The Slovak in question, Dick Kvet?anský, started K-1 Styling & Tuning (now called K-1 Engineering) in the suburbs of Bratislava around 1990 to produce fiberglass faux-exotic body kits for the GM F-body Chevy Camaro/Pontiac Firebird. The kits included the Turborossa (Ferrari quickly sued), the K-25 Anniversary (a Countach knockoff), and the Evoluzione, which perhaps avoided legal trouble because it blended Ferrari themes with those of other cars, including the C4 Corvette and Huggy Bear’s pimpmobile.
After all that, the Attack was K-1′s next project, and a great leap forward it was. Styled by Kvet?anský’s pal Juraj Mitro, the Attack is a two-seat roadster—there’s no top—built on its own steel-tube space frame and clad in a stiletto-shaped fiberglass body with Lamborghini-style scissors doors (motorization is an option) and a carbon-fiber belly pan. Except for a few Grand Canyon-sized panel gaps, the whole car has the highly teased styling and factory-finished polish of an auto-show concept car.
Much of the credit for that goes to Jay King at Ultimate Kit Builders in Danbury, Connecticut, who took over the build of this car from a distraught customer and had war stories to tell of hieroglyphic instructions, ill-fitting parts, and missing vitals such as the emergency brake, which King fabricated from scratch (builders can exchange info at the K-1 forum www.attackforums.com). Still, King became so enamored with the Attack that he signed up to be the U.S. distributor and is currently in negotiations with K-1 to buy the tooling and make the kits for the U.S. market.
The engine and the front suspension of a front-drive car are grafted, struts and all, onto the rear quarter of the K-1 behind the cockpit. In Europe, the preference is for 2.5-liter V-6 Ford Mondeo units; however, our test car had a 220-hp, 2.2-liter Honda H22A four-cylinder from a circa-1995 Japanese domestic-market Prelude hooked to a five-speed manual from a 1998 Accord. The front suspension is K-1′s own design, using pyramid-shaped control arms levered on inboard Audi shock absorbers. The shocks poke through holes in the nose cone, allowing the driver to watch the front suspension twitch and spasm as the 18-inch Moda wheels and Goodyear Eagle F1 tires (225/40 front, 275/35 rear) roll over bumps.
Neon-blue Dakota Digital gauges and hard-shell seats sporting a funky dog’s-paw-pad arrangement augment the car’s futuristic weirdness. But the Attack is unexpectedly comfortable and capable on the road. The dynamics are well sorted, with the mid-engine layout, quick steering, and competent suspension tune keeping it stable and stuck in corners up to 0.95 g on the skidpad.
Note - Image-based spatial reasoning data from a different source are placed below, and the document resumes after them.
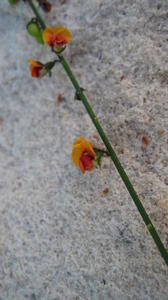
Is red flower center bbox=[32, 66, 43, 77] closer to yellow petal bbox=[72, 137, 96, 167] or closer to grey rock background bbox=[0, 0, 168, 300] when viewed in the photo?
grey rock background bbox=[0, 0, 168, 300]

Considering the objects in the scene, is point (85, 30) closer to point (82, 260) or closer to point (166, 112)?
point (166, 112)

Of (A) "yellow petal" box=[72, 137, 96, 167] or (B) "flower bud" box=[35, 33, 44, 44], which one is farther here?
(B) "flower bud" box=[35, 33, 44, 44]

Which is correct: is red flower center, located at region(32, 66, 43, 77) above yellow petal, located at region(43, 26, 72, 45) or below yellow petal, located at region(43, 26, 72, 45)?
below

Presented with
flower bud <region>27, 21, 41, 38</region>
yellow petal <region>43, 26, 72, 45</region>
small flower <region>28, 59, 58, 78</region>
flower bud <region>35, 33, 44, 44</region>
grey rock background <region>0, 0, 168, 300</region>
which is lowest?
grey rock background <region>0, 0, 168, 300</region>

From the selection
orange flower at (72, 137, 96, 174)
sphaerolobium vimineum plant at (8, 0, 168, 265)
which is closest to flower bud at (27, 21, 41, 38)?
sphaerolobium vimineum plant at (8, 0, 168, 265)

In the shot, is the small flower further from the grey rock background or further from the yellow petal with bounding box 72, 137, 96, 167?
the yellow petal with bounding box 72, 137, 96, 167

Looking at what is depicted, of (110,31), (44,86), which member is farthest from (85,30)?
(44,86)

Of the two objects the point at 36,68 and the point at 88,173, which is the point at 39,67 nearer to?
the point at 36,68

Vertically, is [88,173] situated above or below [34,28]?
below

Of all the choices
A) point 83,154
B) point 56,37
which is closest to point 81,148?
point 83,154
The body roll is restrained, and the chassis swallows road blight without shedding pieces, not always a given in kit cars. Except for some slop in the pedals, the Attack’s overall sophistication is surprising.
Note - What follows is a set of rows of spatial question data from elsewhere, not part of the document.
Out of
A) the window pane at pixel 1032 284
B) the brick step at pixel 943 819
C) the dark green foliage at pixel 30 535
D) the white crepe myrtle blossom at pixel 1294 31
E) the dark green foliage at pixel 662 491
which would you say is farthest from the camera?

The basic Attack kit is $25,000, which buys the frame, the unpainted body shell, a big baggie of unmarked fasteners, and a couple years’ worth of headaches. If King’s deal happens, the Attack will sell for $45,000 as an assembled and unpainted rolling chassis with the major problems sorted. King, whose main business is tuning Japanese cars, figures a fully finished Attack will attack its owner’s wallet for at least $75,000, or up to $100,000 for a supercharged version making 300 horsepower.
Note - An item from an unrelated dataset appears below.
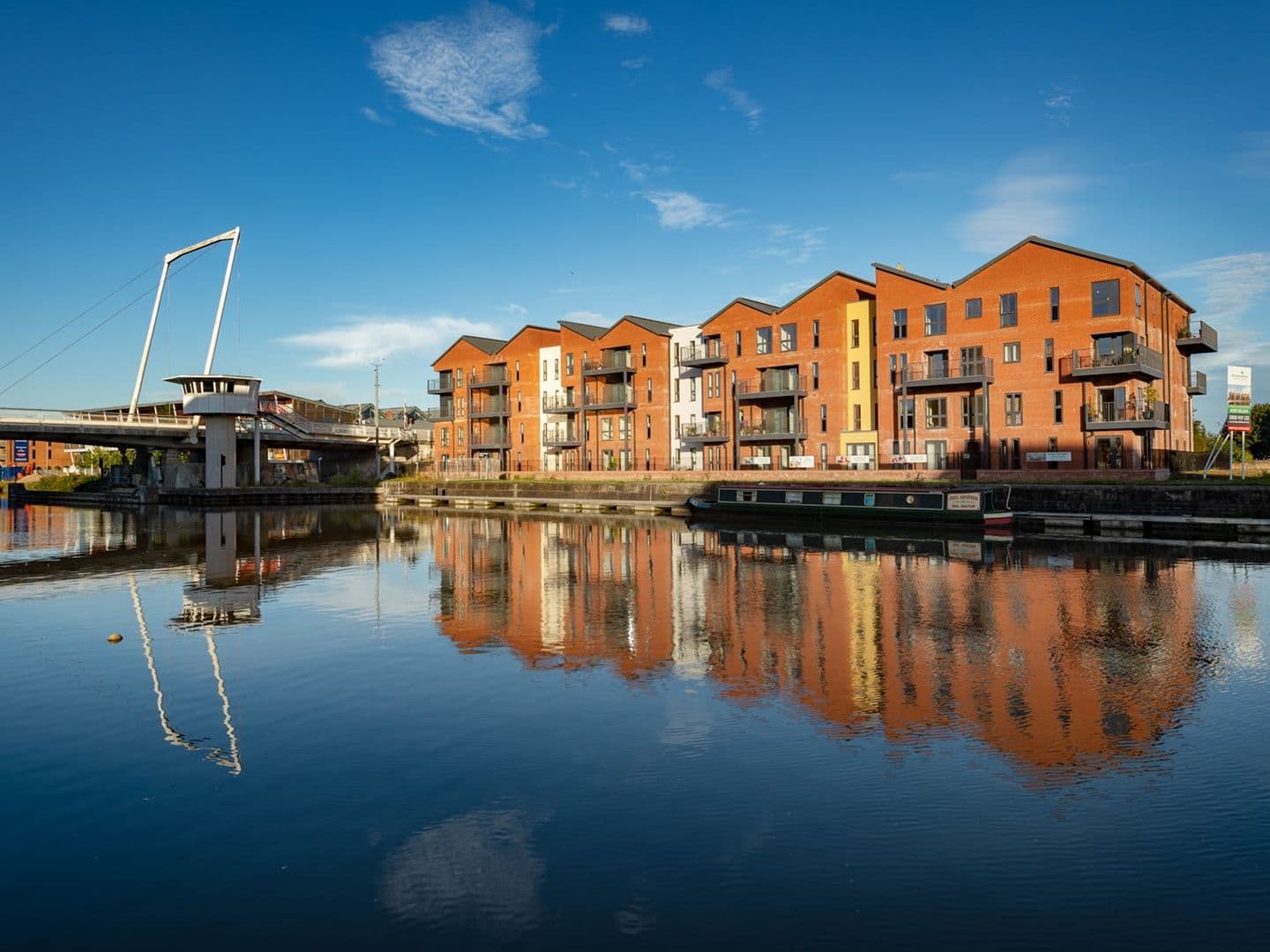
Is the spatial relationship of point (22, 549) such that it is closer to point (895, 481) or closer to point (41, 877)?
point (41, 877)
The 2369-pound Attack sheared one of its relatively new aftermarket half-shafts after just a few charges up the drag strip. Bad metallurgy was the possible culprit. The 60-mph run in 7.0 seconds and the quarter in 15.3 seconds at 89 mph might have been fleeter were there more time to discover the best launch technique. In almost every other aspect, the Attack is hard to assail except on price, which at least purchases absolute novelty, something that is rarely cheap.